### Import libraries

In [1]:
import numpy as np
import matplotlib.pyplot as plt
import pandas as pd

### Find the number of sequences

In [2]:
import pathlib
vir_path = pathlib.Path('./sequences/edwards/virus/')
host_path = pathlib.Path('./sequences/edwards/host/')
vir_count = 0
host_count = 0
for vir_file in vir_path.iterdir():
    vir_count += 1
for host_file in host_path.iterdir():
    host_count += 1

print(f'virus files: {vir_count}')
print(f'host files: {host_count}')
print(f'paired files: {vir_count * host_count}')

virus files: 820
host files: 2699
paired files: 2213180


## Importing the dataset

### Merge the datasets

In [3]:
import pathlib
from functools import reduce

features_path = pathlib.Path('./features/')
dfs = [pd.read_csv(feat_file, sep='\t', header=0) for feat_file in features_path.iterdir()]
final_df = reduce(lambda left,right: pd.merge(left,right,on=["#virus", "bacteria"],
                                                    how="outer"), dfs)
final_df.shape

(2213180, 11)

### Replace the column names

In [4]:
col_names = ['#virus', 'host']
col_names += [file.stem for file in features_path.iterdir()]
final_df.columns = col_names
final_df.head()

- _EXERCISE OBJECTIVE_:
Answer these questions from the notebook:
(a) How many host files were counted?
(b) On which two columns are the feature tables merged?
(c) What shape does the merged table have?
The lines after this are separate material, unrelated to the notebook.

- _RAW DATA_:

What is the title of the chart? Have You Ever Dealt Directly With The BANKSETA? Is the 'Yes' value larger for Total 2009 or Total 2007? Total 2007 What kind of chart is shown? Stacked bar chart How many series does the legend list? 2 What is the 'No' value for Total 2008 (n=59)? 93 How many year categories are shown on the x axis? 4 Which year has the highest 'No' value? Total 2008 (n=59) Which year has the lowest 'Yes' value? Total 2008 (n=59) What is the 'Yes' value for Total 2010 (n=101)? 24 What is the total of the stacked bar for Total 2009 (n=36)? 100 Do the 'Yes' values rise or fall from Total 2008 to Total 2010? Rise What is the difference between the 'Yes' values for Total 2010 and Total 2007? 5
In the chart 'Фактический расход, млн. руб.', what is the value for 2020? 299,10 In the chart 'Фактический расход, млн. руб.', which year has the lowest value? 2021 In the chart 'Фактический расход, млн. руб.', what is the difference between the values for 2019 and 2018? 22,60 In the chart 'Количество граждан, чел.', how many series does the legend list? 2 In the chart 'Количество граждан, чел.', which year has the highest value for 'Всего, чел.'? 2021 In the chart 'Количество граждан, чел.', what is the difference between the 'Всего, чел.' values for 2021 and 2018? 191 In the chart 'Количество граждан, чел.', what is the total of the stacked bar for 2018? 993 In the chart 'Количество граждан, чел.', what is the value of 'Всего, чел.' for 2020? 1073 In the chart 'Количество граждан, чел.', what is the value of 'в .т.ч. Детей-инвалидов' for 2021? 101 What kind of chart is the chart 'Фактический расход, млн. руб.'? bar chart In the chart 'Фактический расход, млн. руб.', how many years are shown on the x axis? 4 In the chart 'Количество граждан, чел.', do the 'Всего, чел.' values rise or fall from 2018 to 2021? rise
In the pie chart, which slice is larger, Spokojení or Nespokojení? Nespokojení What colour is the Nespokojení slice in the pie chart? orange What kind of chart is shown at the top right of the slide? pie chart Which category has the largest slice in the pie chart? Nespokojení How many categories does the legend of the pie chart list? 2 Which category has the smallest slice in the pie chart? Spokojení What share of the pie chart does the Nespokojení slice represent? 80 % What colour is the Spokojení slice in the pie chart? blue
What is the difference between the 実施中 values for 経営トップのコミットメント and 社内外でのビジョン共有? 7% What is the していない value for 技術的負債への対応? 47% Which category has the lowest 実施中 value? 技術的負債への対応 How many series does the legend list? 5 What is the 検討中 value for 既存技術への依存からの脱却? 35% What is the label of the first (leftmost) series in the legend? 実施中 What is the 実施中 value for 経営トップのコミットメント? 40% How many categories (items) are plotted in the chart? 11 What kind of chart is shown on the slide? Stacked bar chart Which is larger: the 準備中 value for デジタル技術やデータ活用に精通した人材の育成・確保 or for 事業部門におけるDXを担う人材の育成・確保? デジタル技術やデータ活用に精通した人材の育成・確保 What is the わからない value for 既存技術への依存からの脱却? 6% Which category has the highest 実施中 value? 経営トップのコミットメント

- _RESULT_:
(a) 2699
(b) "#virus" and "bacteria"
(c) (2213180, 11)